• [SELECTION]:
__________________________________________________
Figure 12 shows the EIS of different coatings. The Nyquist plots exhibit typical semicircular capacitive arcs that span from high frequency to low frequency (Figure 12a1,b1). The radii of the capacitive arcs of the C1 and C2 coatings are relatively large. When changing SS, the C9 coating has the largest radius of capacitive arc. The equivalent circuits depicted in Figure 12c,d are employed to model the electrochemical impedance spectrum data of the coatings. The C4 coating utilized the R_s(Q_CPE R_ct) equivalent circuit model as shown in Figure 12d, while the others employed the R_s(Q_CPE1 R_f)(Q_CPE2 R_ct) equivalent circuit model illustrated in Figure 12c. R_s, R_f, and R_ct are the solution resistance, the passive film resistance, and the charge transfer resistance, respectively. CPE1 represents the constant phase element capacitance of the entire anode layer, whereas CPE2 denotes the constant phase element capacitance of the interfacial double layer. A relatively high R_ct indicates that the coating has excellent anti-corrosion. The R_ct values of the C1 and C2 coatings, shown in Figure 12e, are relatively close: 256.3 kΩ/cm² and 224.2 kΩ/cm², respectively. When the SS changes to 6 kW, the C9 coating achieves the highest R_ct (121.1 kΩ/cm²). The electrochemical impedance spectrum demonstrates that the C2 and C9 coatings possess strong anti-corrosion ability, which is consistent with the previous polarization curve. What needs illustration is that the C1 coating cannot be considered as the best-performing coating because of the existence of a crack in it.

The anti-corrosion ability of C2 and C9 coatings may be attributed to the evolutions of phase structure and microstructure with the LP and SS. As noted in the previous microstructural analysis, the FCC matrix is rich in Cr, while the B2 phase is rich in Al and Ni. The C2 and C9 coatings had higher FCC content. High Cr content is beneficial to corrosion resistance. Consequently, the preferential corrosion of the B2 phase creates a galvanic coupling at the microscale between the FCC matrix and the B2 phase, with the FCC matrix serving as the cathode and the precipitated B2 phase functioning as the anode. When immersed in a 3.5 wt.% NaCl electrolyte solution, the coatings become electrically connected with an existing electric potential. This potential difference offers a more potent driving force for the dissolution of the less noble, Cr-depleted B2 precipitates. As a result of the coupling effects, the B2 phase tends to dissolve. Therefore, the C2 and C9 coatings can possess higher corrosion resistance.

4. Discussion

The processing parameters of laser cladding affected the microstructure, which could further influence the corrosion mechanisms of the AlCrFeCoNi coatings. As shown in Figure 13, pitting is the predominant corrosion form for all the cladding coatings under conditions of 3.5 wt.% NaCl solution. Figure 13a,b displays the round and uniform pitting holes in the C1 and C2 coatings with little corrosion pits around them. As LP increases, the sizes of the pits increase gradually. In addition, corrosion pits appear to merge in the C5 coating, as displayed in Figure 13e. On the other hand, the pits are irregular in shape and their size decreases when SS increases. Different pit sizes can indicate the dynamic process of metal dissolution during corrosion in 3.5 wt.% NaCl solution. The C2 and C9 coatings have smaller pit sizes, suggesting they possess better corrosion resistance, which is consistent with the electrochemical test results.
__________________________________________________
• [GIVEN INFORMATION]:

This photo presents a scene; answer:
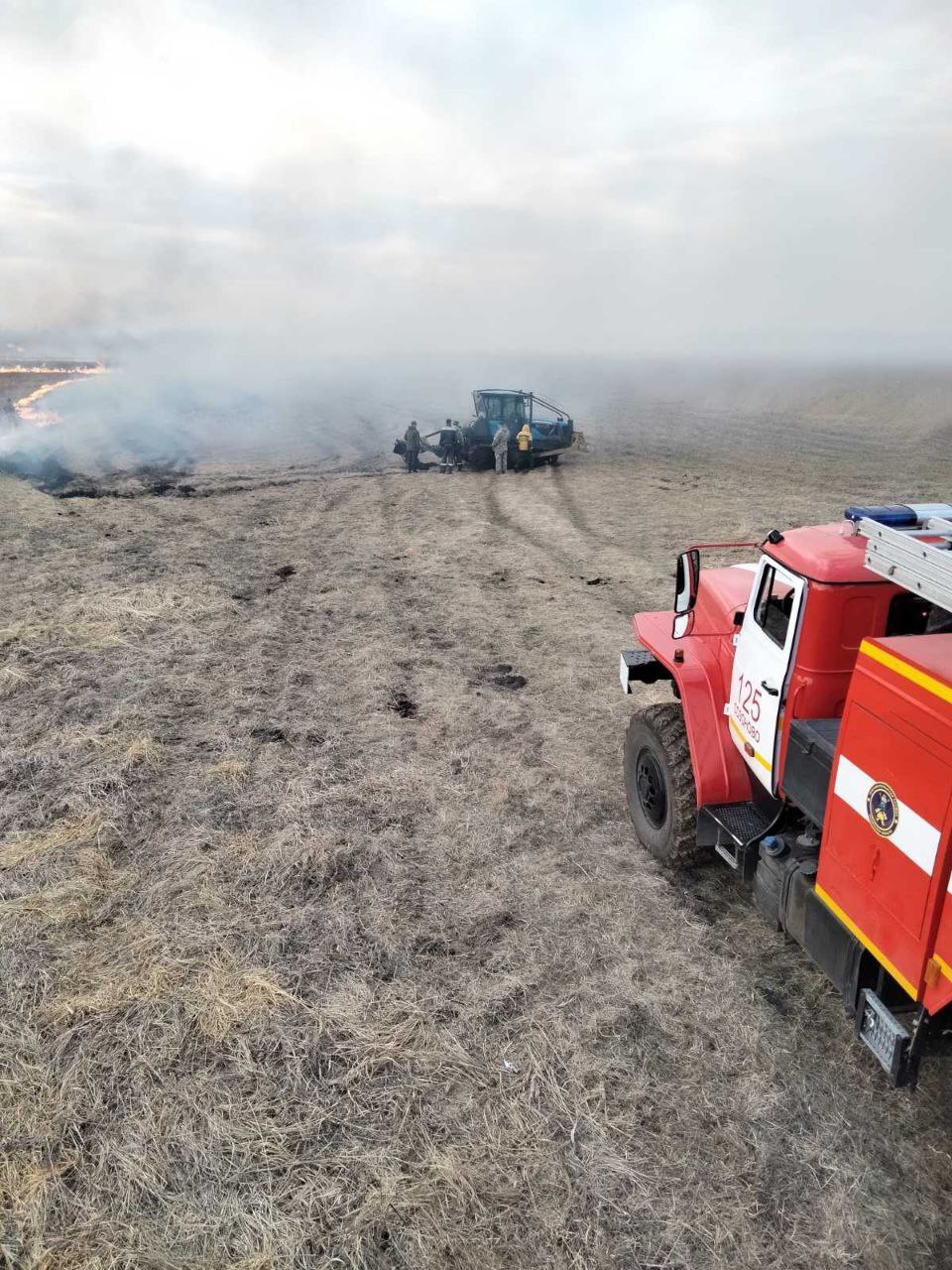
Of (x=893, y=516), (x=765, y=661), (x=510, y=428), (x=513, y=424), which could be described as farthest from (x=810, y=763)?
(x=513, y=424)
__________________________________________________
• [PROBLEM STATEMENT]:
In the passage on coating corrosion, why is the C1 coating not regarded as the best-performing coating? Answer in one to three sentences.

• [CORRECT RESPONSE]:
The C1 coating has the highest charge transfer resistance reported (256.3 kΩ/cm²), but it cannot be considered the best-performing coating because it contains a crack.